TASK DESCRIPTION: Reproduce each record exactly, leaving nothing out.

EXERCISE DATA:
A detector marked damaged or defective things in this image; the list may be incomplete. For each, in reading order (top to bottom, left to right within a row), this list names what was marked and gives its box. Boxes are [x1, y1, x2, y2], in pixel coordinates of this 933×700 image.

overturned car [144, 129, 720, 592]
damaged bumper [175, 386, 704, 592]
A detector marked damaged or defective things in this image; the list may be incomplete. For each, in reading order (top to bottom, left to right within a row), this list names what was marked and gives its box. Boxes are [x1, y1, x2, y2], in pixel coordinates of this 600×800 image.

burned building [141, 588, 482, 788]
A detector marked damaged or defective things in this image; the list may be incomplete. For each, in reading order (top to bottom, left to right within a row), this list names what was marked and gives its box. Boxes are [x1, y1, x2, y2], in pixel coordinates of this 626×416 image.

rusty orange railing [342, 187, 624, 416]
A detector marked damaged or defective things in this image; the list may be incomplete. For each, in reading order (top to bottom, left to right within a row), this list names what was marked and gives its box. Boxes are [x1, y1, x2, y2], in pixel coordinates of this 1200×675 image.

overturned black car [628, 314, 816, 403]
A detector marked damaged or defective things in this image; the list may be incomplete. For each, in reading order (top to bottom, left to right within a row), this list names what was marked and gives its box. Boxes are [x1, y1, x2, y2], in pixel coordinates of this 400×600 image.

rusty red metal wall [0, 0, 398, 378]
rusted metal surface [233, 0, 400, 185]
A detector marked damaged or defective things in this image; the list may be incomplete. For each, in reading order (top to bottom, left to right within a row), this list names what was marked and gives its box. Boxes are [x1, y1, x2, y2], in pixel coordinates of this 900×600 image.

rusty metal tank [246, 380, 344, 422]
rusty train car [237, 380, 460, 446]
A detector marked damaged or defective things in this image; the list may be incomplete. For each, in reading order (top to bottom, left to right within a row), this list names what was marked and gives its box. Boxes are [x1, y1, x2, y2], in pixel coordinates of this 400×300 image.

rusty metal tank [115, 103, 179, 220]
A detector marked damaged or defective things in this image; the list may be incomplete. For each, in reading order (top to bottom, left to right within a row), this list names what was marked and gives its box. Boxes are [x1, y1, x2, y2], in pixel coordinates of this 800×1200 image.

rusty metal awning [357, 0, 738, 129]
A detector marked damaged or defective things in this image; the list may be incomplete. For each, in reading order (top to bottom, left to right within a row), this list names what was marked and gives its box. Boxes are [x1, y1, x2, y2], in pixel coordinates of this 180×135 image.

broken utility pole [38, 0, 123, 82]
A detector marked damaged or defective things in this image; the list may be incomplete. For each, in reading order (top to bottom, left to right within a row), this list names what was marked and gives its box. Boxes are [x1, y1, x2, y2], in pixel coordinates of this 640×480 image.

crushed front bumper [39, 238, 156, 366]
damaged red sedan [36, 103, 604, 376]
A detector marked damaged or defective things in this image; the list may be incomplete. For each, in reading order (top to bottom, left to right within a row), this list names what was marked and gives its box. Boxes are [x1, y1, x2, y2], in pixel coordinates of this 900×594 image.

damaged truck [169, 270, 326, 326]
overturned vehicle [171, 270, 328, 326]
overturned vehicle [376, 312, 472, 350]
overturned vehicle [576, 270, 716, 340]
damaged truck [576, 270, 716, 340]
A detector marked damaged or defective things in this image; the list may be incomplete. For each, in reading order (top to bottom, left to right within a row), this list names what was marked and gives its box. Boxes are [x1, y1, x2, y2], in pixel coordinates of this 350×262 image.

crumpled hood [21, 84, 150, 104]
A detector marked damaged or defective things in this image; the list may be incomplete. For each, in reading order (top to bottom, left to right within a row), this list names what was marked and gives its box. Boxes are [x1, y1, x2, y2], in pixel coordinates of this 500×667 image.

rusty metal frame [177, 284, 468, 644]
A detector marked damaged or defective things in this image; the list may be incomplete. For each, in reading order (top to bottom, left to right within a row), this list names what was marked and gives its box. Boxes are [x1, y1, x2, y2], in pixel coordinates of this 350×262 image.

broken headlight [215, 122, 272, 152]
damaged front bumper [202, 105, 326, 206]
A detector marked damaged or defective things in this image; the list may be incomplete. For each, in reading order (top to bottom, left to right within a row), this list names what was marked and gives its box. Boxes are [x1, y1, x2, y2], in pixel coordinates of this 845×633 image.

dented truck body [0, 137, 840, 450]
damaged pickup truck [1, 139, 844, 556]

EXPECTED OUTPUT:
A detector marked damaged or defective things in this image; the list may be incomplete. For each, in reading order (top to bottom, left to right within a row), this list names what was marked and gives its box. Boxes are [x1, y1, x2, y2], in pixel coordinates of this 933×700 image.

overturned car [144, 129, 720, 592]
damaged bumper [175, 386, 704, 592]
A detector marked damaged or defective things in this image; the list may be incomplete. For each, in reading order (top to bottom, left to right within a row), this list names what was marked and gives its box. Boxes are [x1, y1, x2, y2], in pixel coordinates of this 600×800 image.

burned building [141, 588, 482, 788]
A detector marked damaged or defective things in this image; the list may be incomplete. For each, in reading order (top to bottom, left to right within a row), this list names what was marked and gives its box. Boxes are [x1, y1, x2, y2], in pixel coordinates of this 626×416 image.

rusty orange railing [342, 187, 624, 416]
A detector marked damaged or defective things in this image; the list may be incomplete. For each, in reading order (top to bottom, left to right within a row), this list names what was marked and gives its box. Boxes are [x1, y1, x2, y2], in pixel coordinates of this 1200×675 image.

overturned black car [628, 314, 816, 403]
A detector marked damaged or defective things in this image; the list may be incomplete. For each, in reading order (top to bottom, left to right within a row), this list names what was marked and gives its box. Boxes are [x1, y1, x2, y2], in pixel coordinates of this 400×600 image.

rusty red metal wall [0, 0, 398, 378]
rusted metal surface [233, 0, 400, 185]
A detector marked damaged or defective things in this image; the list may be incomplete. For each, in reading order (top to bottom, left to right within a row), this list names what was marked and gives its box. Boxes are [x1, y1, x2, y2], in pixel coordinates of this 900×600 image.

rusty metal tank [246, 380, 344, 422]
rusty train car [237, 380, 460, 446]
A detector marked damaged or defective things in this image; the list may be incomplete. For each, in reading order (top to bottom, left to right within a row), this list names what was marked and gives its box. Boxes are [x1, y1, x2, y2], in pixel coordinates of this 400×300 image.

rusty metal tank [115, 103, 179, 220]
A detector marked damaged or defective things in this image; the list may be incomplete. For each, in reading order (top to bottom, left to right within a row), this list names what was marked and gives its box. Boxes are [x1, y1, x2, y2], in pixel coordinates of this 800×1200 image.

rusty metal awning [357, 0, 738, 129]
A detector marked damaged or defective things in this image; the list may be incomplete. For each, in reading order (top to bottom, left to right within a row), this list names what was marked and gives its box. Boxes are [x1, y1, x2, y2], in pixel coordinates of this 180×135 image.

broken utility pole [38, 0, 123, 82]
A detector marked damaged or defective things in this image; the list may be incomplete. For each, in reading order (top to bottom, left to right within a row), this list names what was marked and gives its box. Boxes are [x1, y1, x2, y2], in pixel coordinates of this 640×480 image.

crushed front bumper [39, 238, 156, 366]
damaged red sedan [36, 103, 604, 376]
A detector marked damaged or defective things in this image; the list may be incomplete. For each, in reading order (top to bottom, left to right within a row), this list names what was marked and gives its box. Boxes are [x1, y1, x2, y2], in pixel coordinates of this 900×594 image.

damaged truck [169, 270, 326, 326]
overturned vehicle [171, 270, 328, 326]
overturned vehicle [376, 312, 472, 350]
overturned vehicle [576, 270, 716, 340]
damaged truck [576, 270, 716, 340]
A detector marked damaged or defective things in this image; the list may be incomplete. For each, in reading order (top to bottom, left to right within a row), this list names what was marked and gives its box. Boxes are [x1, y1, x2, y2], in pixel coordinates of this 350×262 image.

crumpled hood [21, 84, 150, 104]
A detector marked damaged or defective things in this image; the list may be incomplete. For each, in reading order (top to bottom, left to right within a row), this list names what was marked and gives its box. Boxes are [x1, y1, x2, y2], in pixel coordinates of this 500×667 image.

rusty metal frame [177, 284, 468, 644]
A detector marked damaged or defective things in this image; the list may be incomplete. For each, in reading order (top to bottom, left to right within a row), this list names what was marked and gives its box. Boxes are [x1, y1, x2, y2], in pixel coordinates of this 350×262 image.

broken headlight [215, 122, 272, 152]
damaged front bumper [202, 105, 326, 206]
A detector marked damaged or defective things in this image; the list may be incomplete. For each, in reading order (top to bottom, left to right within a row), this list names what was marked and gives its box. Boxes are [x1, y1, x2, y2], in pixel coordinates of this 845×633 image.

dented truck body [0, 137, 840, 450]
damaged pickup truck [1, 139, 844, 556]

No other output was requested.